#### [ПОСТАВЛЕННАЯ ЗАДАЧА A]
Выведите без изменений часть приведенного ниже обсуждения итальянского аккордеона, начиная со слов «Просьба предложения в» и вниз до слов «может стоить (ИМХО)» включительно.
#### [ПОСТАВЛЕННАЯ ЗАДАЧА B]
Допишите следующую часть приведенного ниже обсуждения итальянского аккордеона, начав сразу после последнего показанного в нем текста.
____ ФРАГМЕНТ ДЛЯ ЧТЕНИЯ
# Помогите оценить итальянский аккордеон "MENGHINI "



## jaichus (20 Сен 2014)

Уважаемые Форумчане, всем доброго дня!
Очень нужна Ваша помощь. Пожалуйста, помогите оценить инструмент:
итальянский концертный аккордеон "MENGHINI – Castelfidardo Leonardo". 
Состояние идеальное.
Планируется продажа или обмен на выборный итальянский аккордеон для учебы в консерватории. Может у кого есть варианты и предложения. 
Заранее спасибо за отзывы.


----------



## vev (20 Сен 2014)

В прямой деке, насколько я вижу, стоят три резонатора. Один резонатор под углом - ломаная должна быть? Что там с электроникой? Регуляторы на решетке к чему привязаны? Сколько лет ему от роду?

Вы бы информации побольше бы привели. Оно бы быстрее люди откликнулись бы.

При детальном рассмотрении фотографий стало понятно, что это LMMM и судя по всему с разливом. Пиколки, похоже, нет.

Диковинная вещица для России. Его б во Францию


----------



## jaichus (22 Сен 2014)

извините за молчание - дача  Уточняю (я отец музыканта - если что не так объясняю не пинайте) - в ломаной 1 голос, есть и фагот и пикалка - четырехголосый. Инструмент делался под заказ довольно известного эстрадного музыканта (фамилию запретил озвучивать) примерно в 2003-2005 гг. Для эстрады исключительный инструмент - красивый, легкий, разливы, прекрасные голоса ( бывший хозяин объяснил, что мастеровые с какой-то насечкой?) Изготовлялся на фабрике в Castelfidardo? - MENGHINI правоприемник Scandalli? Там же вставлялись микрофоны (называл штенхайзер?) - которые благополучно извлек для своего нового инструмента 
Извините за безграмотность - что такое LMMM ? 
Просьба предложения в личку - чтоб не засорять тему


----------



## vev (22 Сен 2014)

LMMM - это фагот и три голоса в кларнете/гобое. На регистрах пиколки нет. Собственно и на фото ее не видно

Метод крепления голосов на резонаторы с использованием гвоздей/шурупов применяется лишь на самых дорогих Scandalli Super VI Extreme. Косвенно это указывает на класс вашего инструмента. Форма клепки говорит о том же. 
Без того, чтобы послушать все равно ничего точно сказать нельзя, но навскидку тысяч двести может стоить (ИМХО)


----------



## jaichus (22 Сен 2014)
________
____ ИСХОДНЫЕ ДАННЫЕ
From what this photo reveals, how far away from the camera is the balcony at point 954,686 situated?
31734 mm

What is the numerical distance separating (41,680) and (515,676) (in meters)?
________
#### [РЕЗУЛЬТАТ A]
Просьба предложения в личку - чтоб не засорять тему


----------



## vev (22 Сен 2014)

LMMM - это фагот и три голоса в кларнете/гобое. На регистрах пиколки нет. Собственно и на фото ее не видно

Метод крепления голосов на резонаторы с использованием гвоздей/шурупов применяется лишь на самых дорогих Scandalli Super VI Extreme. Косвенно это указывает на класс вашего инструмента. Форма клепки говорит о том же. 
Без того, чтобы послушать все равно ничего точно сказать нельзя, но навскидку тысяч двести может стоить (ИМХО)

#### [РЕЗУЛЬТАТ B]
Да уточнил - пиколки действительно нет Но в придачу есть электронный блочок, который не совсем понятно как лучше всего использовать с этим инструментом : ( и нужен ли он вообще ?


----------



## vev (22 Сен 2014)

jaichus (22.09.2014, 12:24) писал:


> Но в придачу есть электронный блочок, который не совсем понятно как лучше всего использовать с этим инструментом : ( и нужен ли он вообще ?


Вообщето блочек этот для MIDI. Выходит в аккордеон встроен MIDI интерфейс? 
А не хотел бы собственно "музыкант" сам по-честному рассказать что же там все-таки внутри есть. Он то должен знать больше. Ведь чем-то при покупке инструмента наверное руководствовался.


----------



## jaichus (23 Сен 2014)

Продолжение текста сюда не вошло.